Die form- und fristgerecht eingelegte Berufung der Beklagten ist zulässig; sie ist jedoch nicht begründet. Das angefochtene
Urteil ist nicht zu beanstanden. Zu Recht hat das Sozialgericht die Beklagte verurteilt, an die Klägerin 7.385,06 EUR nebst
Zinsen in Höhe von zwei Prozentpunkten über dem jeweiligen Basiszinssatz für die im Urteilstenor genannten Beträge und Zeiträume
zu zahlen.
Das war hier jedoch nicht der Fall. Jedenfalls hat die Beklagte keine entsprechenden Vereinbarungen vorlegen können. Hierauf
ist das Sozialgericht schon im Einzelnen eingegangen. Soweit sich die Beklagte in ihrer Berufungsbegründung allerdings auf
III. der vorgelegten Vereinbarung bezieht, ist anzumerken, dass diese am 31. Dezember 1995 endete und hier Fälle aus dem Jahre
2003 und später strittig sind. Außerdem beruft sich die Beklagte darauf, dass ein Behandlungskonzept zwischen ihr und dem
UKSH vereinbart gewesen sei, wonach die Patienten am 21. Tag hätten entlassen werden müssen. Es gibt tatsächlich jedoch kein
Dokument, dem dies entnommen werden kann. Dies hat das Sozialgericht zutreffend ausgeführt. Zu ergänzen ist noch, dass Gegenstand
des Konzepts war, dass eine Aufnahme der Patienten zur Motivationstherapie jeweils an einem Dienstag erfolgte und die Entlassung
ebenfalls an einem Dienstag. In der Abschlussbesprechung wurden dann die Patienten den jeweils neu beginnenden Patienten vorgestellt,
um auch denen einen Anreiz für die dreiwöchige Therapie zu geben und ihnen das erzielbare Ergebnis vor Augen zu führen. Also
fanden diese Gruppentherapiegespräche jeweils am 1. und am 22. Tag statt. Anschließend wurden die Patienten entlassen.

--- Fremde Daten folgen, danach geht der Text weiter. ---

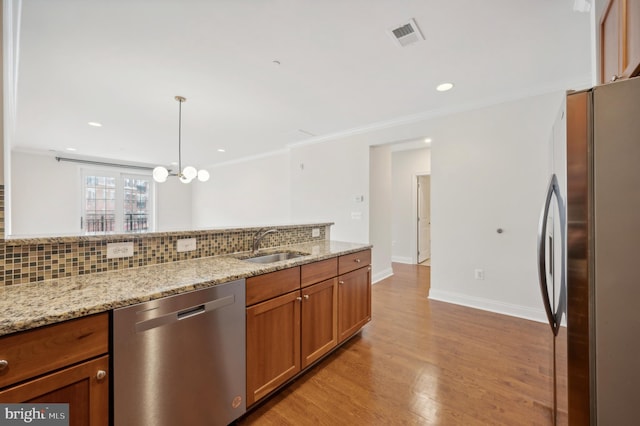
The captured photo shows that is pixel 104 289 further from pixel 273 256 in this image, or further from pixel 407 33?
pixel 407 33

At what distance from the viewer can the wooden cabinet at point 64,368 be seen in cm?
83

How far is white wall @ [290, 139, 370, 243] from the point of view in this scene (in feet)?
14.4

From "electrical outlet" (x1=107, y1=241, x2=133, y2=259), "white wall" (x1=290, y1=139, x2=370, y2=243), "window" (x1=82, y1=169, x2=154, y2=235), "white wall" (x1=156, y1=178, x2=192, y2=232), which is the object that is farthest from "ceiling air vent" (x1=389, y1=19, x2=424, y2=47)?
"white wall" (x1=156, y1=178, x2=192, y2=232)

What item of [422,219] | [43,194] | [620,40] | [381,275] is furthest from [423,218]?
[43,194]

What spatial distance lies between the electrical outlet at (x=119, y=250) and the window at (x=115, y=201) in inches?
220

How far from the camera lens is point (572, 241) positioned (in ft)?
3.06

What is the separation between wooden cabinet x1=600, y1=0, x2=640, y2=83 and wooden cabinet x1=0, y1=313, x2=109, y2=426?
222 cm

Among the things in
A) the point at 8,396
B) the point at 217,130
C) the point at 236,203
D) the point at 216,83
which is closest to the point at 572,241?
the point at 8,396

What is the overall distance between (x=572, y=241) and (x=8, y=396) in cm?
197

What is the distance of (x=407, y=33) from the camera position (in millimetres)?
1990

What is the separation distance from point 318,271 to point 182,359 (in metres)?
1.02

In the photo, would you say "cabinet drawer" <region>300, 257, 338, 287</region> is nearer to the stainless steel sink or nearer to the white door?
the stainless steel sink

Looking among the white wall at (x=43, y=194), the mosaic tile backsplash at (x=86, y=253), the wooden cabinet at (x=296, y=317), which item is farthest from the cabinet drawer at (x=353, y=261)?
the white wall at (x=43, y=194)

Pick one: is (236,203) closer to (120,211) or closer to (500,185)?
(120,211)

Mithin war der 21. Behandlungstag tatsächlich nicht identisch mit dem - nicht zu vergütenden - Entlassungstag. Es hat sich
dem Senat - wie auch schon dem Sozialgericht - nicht erschlossen, worauf die Beklagte ihre Rechtsauffassung stützt. Möglicherweise
liegt ihr auch einfach ein "Rechenfehler" zugrunde. Wenn sich ein Versicherter (unstrittig) 22 Tage einschließlich Aufnahme-
und Entlassungstag (also 21 Nächte) im Krankenhaus befunden hat, (unstrittig) eine Krankenhausbehandlung in diesem Zeitraum
tatsächlich stattgefunden und (unstrittig) eine Krankenhausbehandlungsbedürftigkeit bestanden hat, ist ein Vergütungsanspruch
des Krankenhauses für 21 Tage gegeben. Die Höhe des Vergütungsanspruchs und des Zinsanspruchs hat das Sozialgericht aus den
einzelnen Behandlungsfällen zutreffend ermittelt. Dies wird von der Beklagten ebenfalls nicht bestritten, so dass sich weitere
Ausführungen hierzu erübrigen.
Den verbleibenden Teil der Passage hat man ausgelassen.